begin
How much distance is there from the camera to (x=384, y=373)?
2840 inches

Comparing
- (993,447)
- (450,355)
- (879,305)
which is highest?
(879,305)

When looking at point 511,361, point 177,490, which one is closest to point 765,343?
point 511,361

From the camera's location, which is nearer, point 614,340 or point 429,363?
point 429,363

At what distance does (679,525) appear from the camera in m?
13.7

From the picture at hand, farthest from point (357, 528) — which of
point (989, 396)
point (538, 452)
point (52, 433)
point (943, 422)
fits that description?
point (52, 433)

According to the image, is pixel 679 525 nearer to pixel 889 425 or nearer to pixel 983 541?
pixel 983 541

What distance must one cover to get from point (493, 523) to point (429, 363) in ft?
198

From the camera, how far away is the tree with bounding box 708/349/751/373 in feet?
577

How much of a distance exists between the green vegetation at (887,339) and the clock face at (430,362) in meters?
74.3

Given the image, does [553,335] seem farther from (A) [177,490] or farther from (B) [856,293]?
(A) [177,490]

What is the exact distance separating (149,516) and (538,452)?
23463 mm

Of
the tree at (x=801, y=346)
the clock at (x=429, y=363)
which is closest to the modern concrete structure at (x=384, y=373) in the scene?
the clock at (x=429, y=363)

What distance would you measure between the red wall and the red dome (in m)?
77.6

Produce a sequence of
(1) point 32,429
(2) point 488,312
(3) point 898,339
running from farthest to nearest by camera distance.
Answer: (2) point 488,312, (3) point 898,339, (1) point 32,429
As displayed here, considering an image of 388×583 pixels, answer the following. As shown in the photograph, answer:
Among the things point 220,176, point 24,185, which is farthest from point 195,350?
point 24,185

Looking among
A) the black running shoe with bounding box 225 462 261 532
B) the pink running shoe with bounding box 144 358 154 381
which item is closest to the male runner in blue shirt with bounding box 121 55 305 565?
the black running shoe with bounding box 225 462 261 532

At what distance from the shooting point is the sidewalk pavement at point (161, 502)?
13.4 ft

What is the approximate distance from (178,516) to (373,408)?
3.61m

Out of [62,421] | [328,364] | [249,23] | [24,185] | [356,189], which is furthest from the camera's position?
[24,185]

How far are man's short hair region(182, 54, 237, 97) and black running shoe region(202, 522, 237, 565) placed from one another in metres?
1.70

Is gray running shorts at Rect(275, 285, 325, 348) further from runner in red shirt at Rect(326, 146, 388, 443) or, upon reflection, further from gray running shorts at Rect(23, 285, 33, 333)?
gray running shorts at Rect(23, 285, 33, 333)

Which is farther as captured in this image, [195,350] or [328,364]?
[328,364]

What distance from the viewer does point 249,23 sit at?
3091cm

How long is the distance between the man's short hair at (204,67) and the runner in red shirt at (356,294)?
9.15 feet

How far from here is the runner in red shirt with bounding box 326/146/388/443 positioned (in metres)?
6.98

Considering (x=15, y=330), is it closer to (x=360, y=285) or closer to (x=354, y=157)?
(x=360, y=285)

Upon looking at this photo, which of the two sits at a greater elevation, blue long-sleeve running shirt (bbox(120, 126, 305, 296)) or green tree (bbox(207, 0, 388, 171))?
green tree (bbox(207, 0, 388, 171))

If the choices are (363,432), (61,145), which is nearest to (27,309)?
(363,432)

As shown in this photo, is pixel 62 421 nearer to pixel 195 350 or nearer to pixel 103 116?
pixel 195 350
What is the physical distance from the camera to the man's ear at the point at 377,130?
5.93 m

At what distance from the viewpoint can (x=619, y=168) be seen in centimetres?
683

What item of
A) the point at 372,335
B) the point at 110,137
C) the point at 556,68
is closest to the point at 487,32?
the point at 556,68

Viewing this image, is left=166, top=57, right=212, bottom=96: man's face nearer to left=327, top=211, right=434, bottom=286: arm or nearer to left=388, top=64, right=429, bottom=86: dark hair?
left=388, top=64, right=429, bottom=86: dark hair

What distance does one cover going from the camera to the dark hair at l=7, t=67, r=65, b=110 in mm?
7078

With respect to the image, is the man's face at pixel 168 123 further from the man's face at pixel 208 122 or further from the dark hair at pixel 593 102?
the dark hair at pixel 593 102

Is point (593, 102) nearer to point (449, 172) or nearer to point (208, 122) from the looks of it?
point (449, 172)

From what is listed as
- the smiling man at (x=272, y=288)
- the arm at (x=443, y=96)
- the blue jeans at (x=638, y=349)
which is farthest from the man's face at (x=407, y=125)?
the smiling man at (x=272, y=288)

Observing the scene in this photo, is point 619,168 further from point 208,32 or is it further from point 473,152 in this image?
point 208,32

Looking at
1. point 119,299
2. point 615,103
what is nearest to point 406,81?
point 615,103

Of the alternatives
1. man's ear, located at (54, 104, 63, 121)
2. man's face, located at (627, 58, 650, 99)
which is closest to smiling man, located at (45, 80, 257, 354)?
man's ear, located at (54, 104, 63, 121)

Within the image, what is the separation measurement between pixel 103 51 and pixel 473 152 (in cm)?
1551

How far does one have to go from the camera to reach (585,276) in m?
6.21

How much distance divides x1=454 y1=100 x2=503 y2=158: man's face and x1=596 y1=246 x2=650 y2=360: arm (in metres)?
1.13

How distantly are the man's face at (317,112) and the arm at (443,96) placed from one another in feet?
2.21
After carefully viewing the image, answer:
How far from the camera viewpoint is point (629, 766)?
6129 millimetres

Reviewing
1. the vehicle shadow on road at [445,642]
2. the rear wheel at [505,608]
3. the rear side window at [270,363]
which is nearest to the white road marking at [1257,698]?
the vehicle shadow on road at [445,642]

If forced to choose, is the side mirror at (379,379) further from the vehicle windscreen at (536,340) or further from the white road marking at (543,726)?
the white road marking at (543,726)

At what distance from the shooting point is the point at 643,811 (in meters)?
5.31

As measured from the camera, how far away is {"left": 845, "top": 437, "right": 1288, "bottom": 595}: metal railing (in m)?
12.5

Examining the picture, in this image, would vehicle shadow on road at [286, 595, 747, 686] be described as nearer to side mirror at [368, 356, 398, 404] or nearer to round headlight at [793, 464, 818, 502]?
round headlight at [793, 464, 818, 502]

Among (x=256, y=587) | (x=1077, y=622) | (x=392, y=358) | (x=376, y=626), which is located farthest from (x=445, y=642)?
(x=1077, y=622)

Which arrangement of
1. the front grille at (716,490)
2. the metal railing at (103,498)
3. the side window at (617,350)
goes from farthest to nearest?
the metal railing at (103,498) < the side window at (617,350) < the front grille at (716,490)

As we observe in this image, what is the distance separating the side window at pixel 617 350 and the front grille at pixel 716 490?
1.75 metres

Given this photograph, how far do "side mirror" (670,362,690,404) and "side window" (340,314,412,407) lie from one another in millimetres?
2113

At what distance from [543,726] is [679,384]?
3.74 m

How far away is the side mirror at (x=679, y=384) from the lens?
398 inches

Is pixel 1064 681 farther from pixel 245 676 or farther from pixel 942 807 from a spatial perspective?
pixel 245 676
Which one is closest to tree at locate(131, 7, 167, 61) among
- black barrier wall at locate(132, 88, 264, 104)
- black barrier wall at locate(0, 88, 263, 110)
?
end
# [Short problem]
Take the listing above and set it down exactly.

# [The result]
How much distance is there from the camera to (x=384, y=373)?
2840 inches

Comparing
- (993,447)
- (450,355)
- (879,305)
which is highest?
(879,305)

When looking at point 511,361, point 177,490, which one is closest to point 765,343?
point 511,361

From the camera's location, which is nearer, point 614,340 or point 429,363?
point 429,363

At what distance does (679,525) appear from the camera in m?
13.7

From the picture at hand, farthest from point (357, 528) — which of
point (989, 396)
point (538, 452)
point (52, 433)
point (943, 422)
fits that description?
point (52, 433)

According to the image, is pixel 679 525 nearer to pixel 889 425 or nearer to pixel 983 541?
pixel 983 541

What distance must one cover to get from point (493, 523) to point (429, 363) in ft?
198

From the camera, how far away is the tree with bounding box 708/349/751/373 in feet?
577

How much of a distance exists between the green vegetation at (887,339) and the clock face at (430,362) in meters?
74.3

Given the image, does [553,335] seem farther from (A) [177,490] or farther from (B) [856,293]?
(A) [177,490]

What is the exact distance separating (149,516) and (538,452)?
23463 mm

Of
the tree at (x=801, y=346)
the clock at (x=429, y=363)
which is closest to the modern concrete structure at (x=384, y=373) in the scene?
the clock at (x=429, y=363)

What distance would you measure between the red wall and the red dome (in m)?
77.6

Produce a sequence of
(1) point 32,429
(2) point 488,312
(3) point 898,339
running from farthest to nearest by camera distance.
Answer: (2) point 488,312, (3) point 898,339, (1) point 32,429
As displayed here, considering an image of 388×583 pixels, answer the following. As shown in the photograph, answer:
Among the things point 220,176, point 24,185, which is farthest from point 195,350?
point 24,185

Looking among
A) the black running shoe with bounding box 225 462 261 532
B) the pink running shoe with bounding box 144 358 154 381
which item is closest to the male runner in blue shirt with bounding box 121 55 305 565?
the black running shoe with bounding box 225 462 261 532

At what distance from the shooting point is the sidewalk pavement at point (161, 502)?
13.4 ft

What is the approximate distance from (178,516) to (373,408)?
3.61m

Out of [62,421] | [328,364] | [249,23] | [24,185] | [356,189], which is furthest from the camera's position?
[24,185]

How far are man's short hair region(182, 54, 237, 97) and black running shoe region(202, 522, 237, 565) placed from one another in metres?
1.70

Is gray running shorts at Rect(275, 285, 325, 348) further from runner in red shirt at Rect(326, 146, 388, 443) or, upon reflection, further from gray running shorts at Rect(23, 285, 33, 333)?
gray running shorts at Rect(23, 285, 33, 333)

Which is farther as captured in this image, [195,350] or [328,364]?
[328,364]

What distance from the viewer does point 249,23 sit at?
3091cm

How long is the distance between the man's short hair at (204,67) and the runner in red shirt at (356,294)?
9.15 feet

How far from here is the runner in red shirt with bounding box 326/146/388/443 positioned (in metres)?
6.98

Considering (x=15, y=330), is it closer to (x=360, y=285) or closer to (x=354, y=157)?
(x=360, y=285)

Upon looking at this photo, which of the two sits at a greater elevation, blue long-sleeve running shirt (bbox(120, 126, 305, 296)) or green tree (bbox(207, 0, 388, 171))?
green tree (bbox(207, 0, 388, 171))

If the choices are (363,432), (61,145), which is nearest to (27,309)?
(363,432)

As shown in this photo, is pixel 62 421 nearer to pixel 195 350 or nearer to pixel 103 116?
pixel 195 350
What is the physical distance from the camera to the man's ear at the point at 377,130?
5.93 m

At what distance from the viewpoint can (x=619, y=168) be seen in centimetres?
683

What item of
A) the point at 372,335
B) the point at 110,137
C) the point at 556,68
is closest to the point at 487,32?
the point at 556,68

Viewing this image, is left=166, top=57, right=212, bottom=96: man's face nearer to left=327, top=211, right=434, bottom=286: arm or nearer to left=388, top=64, right=429, bottom=86: dark hair?
left=388, top=64, right=429, bottom=86: dark hair

What distance does one cover going from the camera to the dark hair at l=7, t=67, r=65, b=110 in mm?
7078

With respect to the image, is the man's face at pixel 168 123 further from the man's face at pixel 208 122 or further from the dark hair at pixel 593 102?
the dark hair at pixel 593 102

Is point (593, 102) nearer to point (449, 172) or nearer to point (208, 122) from the looks of it?
point (449, 172)

From what is listed as
- the smiling man at (x=272, y=288)
- the arm at (x=443, y=96)
- the blue jeans at (x=638, y=349)
which is farthest from the man's face at (x=407, y=125)?
the smiling man at (x=272, y=288)

Observing the scene in this photo, is point 619,168 further from point 208,32 or is it further from point 473,152 in this image?
point 208,32

Looking at
1. point 119,299
2. point 615,103
what is nearest to point 406,81?
point 615,103

Of the alternatives
1. man's ear, located at (54, 104, 63, 121)
2. man's face, located at (627, 58, 650, 99)
which is closest to smiling man, located at (45, 80, 257, 354)?
man's ear, located at (54, 104, 63, 121)

Within the image, what is the separation measurement between pixel 103 51 and pixel 473 152 (in cm)?
1551

How far does one have to go from the camera to reach (585,276) in m?
6.21

How much distance divides x1=454 y1=100 x2=503 y2=158: man's face and x1=596 y1=246 x2=650 y2=360: arm (in metres)?
1.13

How distantly are the man's face at (317,112) and the arm at (443,96) placed from one another in feet?
2.21
After carefully viewing the image, answer:
How far from the camera viewpoint is point (629, 766)?
6129 millimetres

Reviewing
1. the vehicle shadow on road at [445,642]
2. the rear wheel at [505,608]
3. the rear side window at [270,363]
which is nearest to the white road marking at [1257,698]?
the vehicle shadow on road at [445,642]

If forced to choose, is the side mirror at (379,379) further from the vehicle windscreen at (536,340) or further from the white road marking at (543,726)?
the white road marking at (543,726)

At what distance from the shooting point is the point at 643,811 (in meters)?
5.31

As measured from the camera, how far away is {"left": 845, "top": 437, "right": 1288, "bottom": 595}: metal railing (in m)?
12.5

Examining the picture, in this image, would vehicle shadow on road at [286, 595, 747, 686] be described as nearer to side mirror at [368, 356, 398, 404] or nearer to round headlight at [793, 464, 818, 502]?
round headlight at [793, 464, 818, 502]

Among (x=256, y=587) | (x=1077, y=622) | (x=392, y=358) | (x=376, y=626), which is located farthest from (x=445, y=642)?
(x=1077, y=622)

Which arrangement of
1. the front grille at (716,490)
2. the metal railing at (103,498)
3. the side window at (617,350)
goes from farthest to nearest?
the metal railing at (103,498) < the side window at (617,350) < the front grille at (716,490)

As we observe in this image, what is the distance separating the side window at pixel 617 350 and the front grille at pixel 716 490?
1.75 metres

Given this photograph, how far do "side mirror" (670,362,690,404) and "side window" (340,314,412,407) lie from one another in millimetres?
2113

At what distance from [543,726] is [679,384]?
3.74 m

How far away is the side mirror at (x=679, y=384) from the lens?
398 inches

Is pixel 1064 681 farther from pixel 245 676 or farther from pixel 942 807 from a spatial perspective?
pixel 245 676
Which one is closest to tree at locate(131, 7, 167, 61) among
- black barrier wall at locate(132, 88, 264, 104)
- black barrier wall at locate(0, 88, 263, 110)
?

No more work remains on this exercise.